Do you have a favorite theme or message for your readers?
My nursing career and thirty years experience working as a psychic have both taught me the value of taking the time to listen to my inner voice and value my intuition. So my protagonist, Eileen McGrath, represents the more fearless aspect of living like that: pushing her dimunitive self past her polite Southern upbringing and against the powers that be, if what’s being presented to her doesn’t ring true. I also teach a variety of tarot classes and I know there are a lot of readers and collectors out there who share my love of the cards, so it seemed a natural fit to incorporate into Eileen’s intuitive practice, weave into the story line, and use as a theme. Plus, it gave me the opportunity to “create” my own deck for the series: something I had wanted to do for a long time.
What is your favorite method for researching?

Records for this exercise:
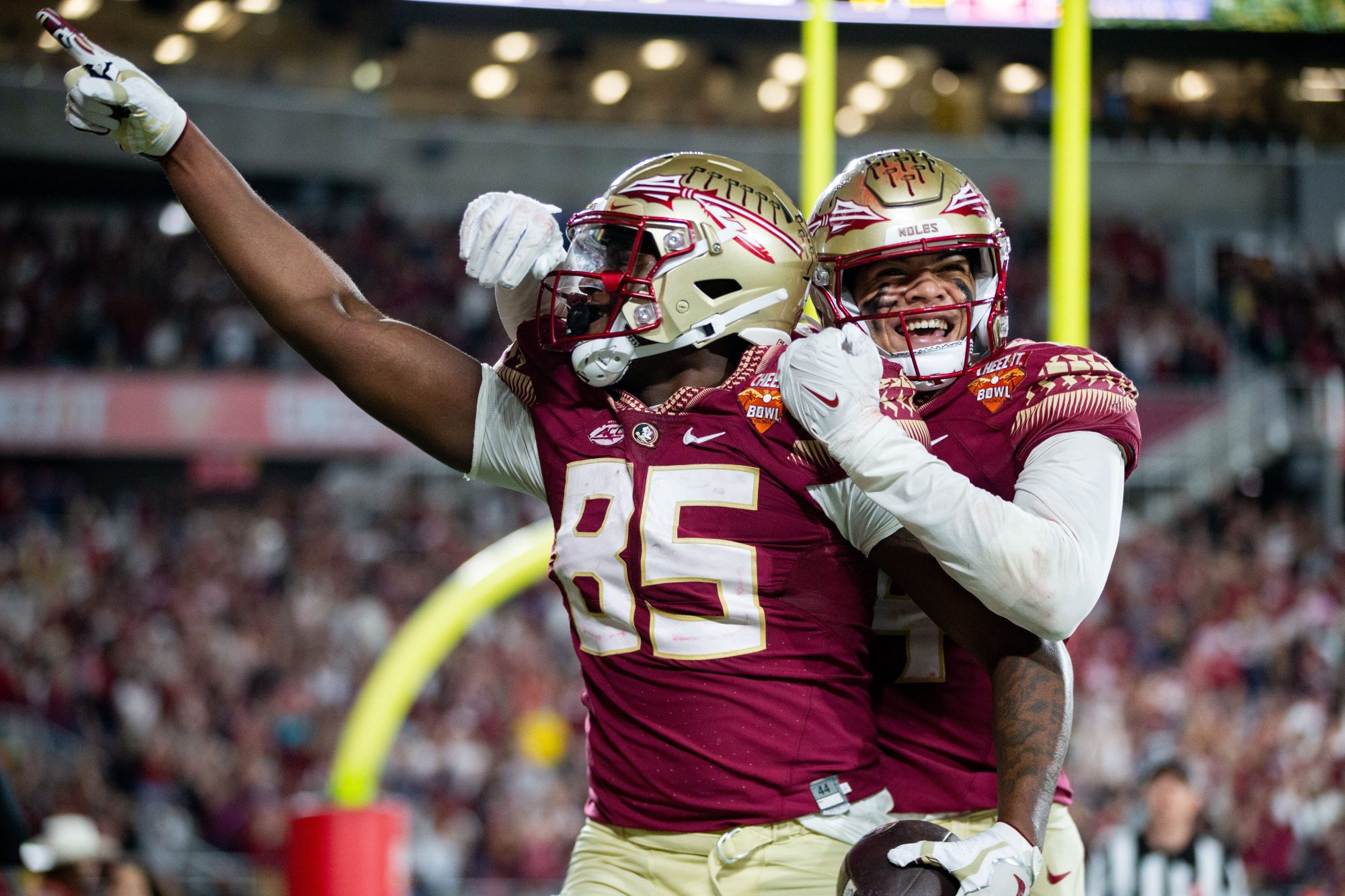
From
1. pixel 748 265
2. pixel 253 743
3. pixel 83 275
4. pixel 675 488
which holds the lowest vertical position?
pixel 253 743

Task 1:
Duplicate the interview from "My nursing career" up to and including "method for researching?".
Task 2:
Set down all of the entries above word for word, leaving out the pictures.

Worked answer 1:
My nursing career and thirty years experience working as a psychic have both taught me the value of taking the time to listen to my inner voice and value my intuition. So my protagonist, Eileen McGrath, represents the more fearless aspect of living like that: pushing her dimunitive self past her polite Southern upbringing and against the powers that be, if what’s being presented to her doesn’t ring true. I also teach a variety of tarot classes and I know there are a lot of readers and collectors out there who share my love of the cards, so it seemed a natural fit to incorporate into Eileen’s intuitive practice, weave into the story line, and use as a theme. Plus, it gave me the opportunity to “create” my own deck for the series: something I had wanted to do for a long time.
What is your favorite method for researching?

Worked answer 2:
From
1. pixel 748 265
2. pixel 253 743
3. pixel 83 275
4. pixel 675 488
which holds the lowest vertical position?
pixel 253 743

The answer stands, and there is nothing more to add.